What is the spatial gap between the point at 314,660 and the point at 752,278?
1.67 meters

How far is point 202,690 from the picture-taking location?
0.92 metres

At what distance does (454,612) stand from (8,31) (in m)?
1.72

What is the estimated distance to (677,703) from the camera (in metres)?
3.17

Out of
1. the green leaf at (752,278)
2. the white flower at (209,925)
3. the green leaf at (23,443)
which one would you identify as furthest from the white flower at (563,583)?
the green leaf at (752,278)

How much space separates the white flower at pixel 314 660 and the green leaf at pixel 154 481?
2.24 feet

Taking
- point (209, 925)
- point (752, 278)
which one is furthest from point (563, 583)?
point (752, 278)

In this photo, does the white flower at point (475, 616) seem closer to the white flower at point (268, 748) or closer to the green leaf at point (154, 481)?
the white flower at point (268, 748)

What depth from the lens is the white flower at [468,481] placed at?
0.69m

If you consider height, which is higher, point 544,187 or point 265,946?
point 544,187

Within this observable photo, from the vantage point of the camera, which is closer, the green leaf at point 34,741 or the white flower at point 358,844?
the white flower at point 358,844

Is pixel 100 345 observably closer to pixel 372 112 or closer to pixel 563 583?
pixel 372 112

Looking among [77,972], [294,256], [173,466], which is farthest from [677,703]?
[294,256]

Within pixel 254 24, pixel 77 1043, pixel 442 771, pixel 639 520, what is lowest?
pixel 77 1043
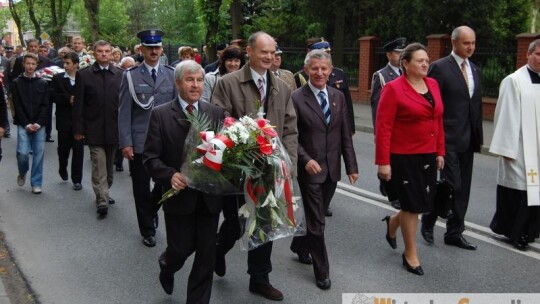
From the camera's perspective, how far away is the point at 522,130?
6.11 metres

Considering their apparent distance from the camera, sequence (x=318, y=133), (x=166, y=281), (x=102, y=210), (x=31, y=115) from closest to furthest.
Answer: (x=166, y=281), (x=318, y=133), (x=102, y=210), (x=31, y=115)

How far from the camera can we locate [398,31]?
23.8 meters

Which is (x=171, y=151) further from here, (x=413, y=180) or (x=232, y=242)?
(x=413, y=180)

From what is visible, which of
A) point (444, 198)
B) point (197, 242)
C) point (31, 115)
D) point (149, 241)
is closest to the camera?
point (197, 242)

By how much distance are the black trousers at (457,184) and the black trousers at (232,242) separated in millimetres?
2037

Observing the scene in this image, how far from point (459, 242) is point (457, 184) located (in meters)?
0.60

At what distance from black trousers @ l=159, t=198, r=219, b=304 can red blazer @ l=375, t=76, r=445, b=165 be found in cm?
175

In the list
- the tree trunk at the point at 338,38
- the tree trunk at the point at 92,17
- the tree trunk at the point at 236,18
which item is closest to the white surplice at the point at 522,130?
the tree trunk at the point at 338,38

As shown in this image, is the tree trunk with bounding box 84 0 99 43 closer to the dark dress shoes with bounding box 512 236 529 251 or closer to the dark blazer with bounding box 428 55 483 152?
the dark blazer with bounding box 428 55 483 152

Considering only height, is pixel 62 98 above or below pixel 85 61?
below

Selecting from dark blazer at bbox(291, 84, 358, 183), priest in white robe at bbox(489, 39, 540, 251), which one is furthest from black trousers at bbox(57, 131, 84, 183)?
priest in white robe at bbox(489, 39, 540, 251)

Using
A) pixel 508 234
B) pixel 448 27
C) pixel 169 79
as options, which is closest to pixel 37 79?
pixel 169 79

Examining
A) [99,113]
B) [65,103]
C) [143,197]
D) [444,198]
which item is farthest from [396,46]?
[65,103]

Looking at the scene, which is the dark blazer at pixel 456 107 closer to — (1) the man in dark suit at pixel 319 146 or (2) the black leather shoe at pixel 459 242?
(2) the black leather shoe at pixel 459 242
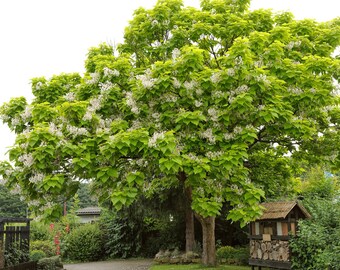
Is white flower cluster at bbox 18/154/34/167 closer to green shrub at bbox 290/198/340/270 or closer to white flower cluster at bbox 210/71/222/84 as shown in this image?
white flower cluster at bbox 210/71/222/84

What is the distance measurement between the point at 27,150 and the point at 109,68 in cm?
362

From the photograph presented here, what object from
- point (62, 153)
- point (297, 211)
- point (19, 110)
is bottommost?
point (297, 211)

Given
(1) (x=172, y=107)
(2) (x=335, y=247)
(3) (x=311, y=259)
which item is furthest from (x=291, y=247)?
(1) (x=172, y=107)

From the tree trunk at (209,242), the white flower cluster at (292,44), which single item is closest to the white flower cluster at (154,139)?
+ + + +
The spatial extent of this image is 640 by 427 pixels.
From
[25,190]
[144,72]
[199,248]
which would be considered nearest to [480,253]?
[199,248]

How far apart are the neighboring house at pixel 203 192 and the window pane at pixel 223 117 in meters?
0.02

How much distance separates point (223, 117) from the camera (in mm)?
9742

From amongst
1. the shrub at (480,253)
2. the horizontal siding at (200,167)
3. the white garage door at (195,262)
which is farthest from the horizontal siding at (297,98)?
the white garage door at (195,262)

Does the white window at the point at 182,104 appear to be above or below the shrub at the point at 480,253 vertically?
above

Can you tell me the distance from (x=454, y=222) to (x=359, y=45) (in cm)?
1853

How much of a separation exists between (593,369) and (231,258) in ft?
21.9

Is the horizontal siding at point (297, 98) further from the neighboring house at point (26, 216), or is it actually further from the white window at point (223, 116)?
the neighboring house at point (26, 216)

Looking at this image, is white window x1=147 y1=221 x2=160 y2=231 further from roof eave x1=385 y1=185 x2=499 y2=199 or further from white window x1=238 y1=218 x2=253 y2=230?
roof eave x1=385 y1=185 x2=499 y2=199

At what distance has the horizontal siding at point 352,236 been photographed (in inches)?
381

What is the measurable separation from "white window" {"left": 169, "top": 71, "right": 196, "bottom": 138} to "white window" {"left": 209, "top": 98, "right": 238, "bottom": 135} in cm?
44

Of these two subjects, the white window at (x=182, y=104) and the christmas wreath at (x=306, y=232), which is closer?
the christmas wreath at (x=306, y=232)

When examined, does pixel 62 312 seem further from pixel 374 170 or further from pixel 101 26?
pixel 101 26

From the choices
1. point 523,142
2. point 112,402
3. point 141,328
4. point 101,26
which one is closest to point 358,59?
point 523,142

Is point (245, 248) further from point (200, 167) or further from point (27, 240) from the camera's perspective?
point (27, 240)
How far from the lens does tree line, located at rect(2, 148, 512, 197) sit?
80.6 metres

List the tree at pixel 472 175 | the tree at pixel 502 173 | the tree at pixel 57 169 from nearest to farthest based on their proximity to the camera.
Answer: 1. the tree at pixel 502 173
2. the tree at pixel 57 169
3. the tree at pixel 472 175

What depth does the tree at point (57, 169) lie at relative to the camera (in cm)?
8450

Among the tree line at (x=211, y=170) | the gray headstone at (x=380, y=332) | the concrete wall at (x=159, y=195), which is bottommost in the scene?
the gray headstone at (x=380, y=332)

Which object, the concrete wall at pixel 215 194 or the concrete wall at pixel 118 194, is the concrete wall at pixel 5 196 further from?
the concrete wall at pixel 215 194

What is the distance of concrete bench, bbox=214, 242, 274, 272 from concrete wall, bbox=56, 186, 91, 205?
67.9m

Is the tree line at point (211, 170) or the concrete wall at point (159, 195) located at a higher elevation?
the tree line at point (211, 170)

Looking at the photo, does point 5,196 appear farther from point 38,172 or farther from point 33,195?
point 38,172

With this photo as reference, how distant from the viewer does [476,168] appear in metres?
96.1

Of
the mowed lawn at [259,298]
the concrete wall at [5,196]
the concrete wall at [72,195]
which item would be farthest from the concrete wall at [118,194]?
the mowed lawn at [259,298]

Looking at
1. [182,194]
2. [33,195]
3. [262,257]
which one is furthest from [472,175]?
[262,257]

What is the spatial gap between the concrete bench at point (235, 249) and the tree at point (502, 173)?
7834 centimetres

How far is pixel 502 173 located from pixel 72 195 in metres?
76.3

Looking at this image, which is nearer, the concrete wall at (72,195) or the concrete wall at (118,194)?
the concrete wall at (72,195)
+ + + +
### TAREA
Por favor, pasa a una lista JSON de cadenas solo las líneas de los registros que van desde la línea con "Among the tree" hasta la línea con "7834 centimetres", ambas incluidas. Pon una cadena por línea y omite las líneas en blanco.

### RESULTADO CORRECTO
[
  "Among the tree line at (x=211, y=170) | the gray headstone at (x=380, y=332) | the concrete wall at (x=159, y=195), which is bottommost in the scene?",
  "the gray headstone at (x=380, y=332)",
  "Which object, the concrete wall at pixel 215 194 or the concrete wall at pixel 118 194, is the concrete wall at pixel 5 196 further from?",
  "the concrete wall at pixel 215 194",
  "What is the distance of concrete bench, bbox=214, 242, 274, 272 from concrete wall, bbox=56, 186, 91, 205?",
  "67.9m",
  "Is the tree line at point (211, 170) or the concrete wall at point (159, 195) located at a higher elevation?",
  "the tree line at point (211, 170)",
  "Looking at the photo, does point 5,196 appear farther from point 38,172 or farther from point 33,195?",
  "point 38,172",
  "With this photo as reference, how distant from the viewer does [476,168] appear in metres?",
  "96.1",
  "Of",
  "the mowed lawn at [259,298]",
  "the concrete wall at [5,196]",
  "the concrete wall at [72,195]",
  "which item would be farthest from the concrete wall at [118,194]?",
  "the mowed lawn at [259,298]",
  "Looking at",
  "1. [182,194]",
  "2. [33,195]",
  "3. [262,257]",
  "which one is furthest from [472,175]?",
  "[262,257]",
  "What is the spatial gap between the concrete bench at point (235, 249) and the tree at point (502, 173)?",
  "7834 centimetres"
]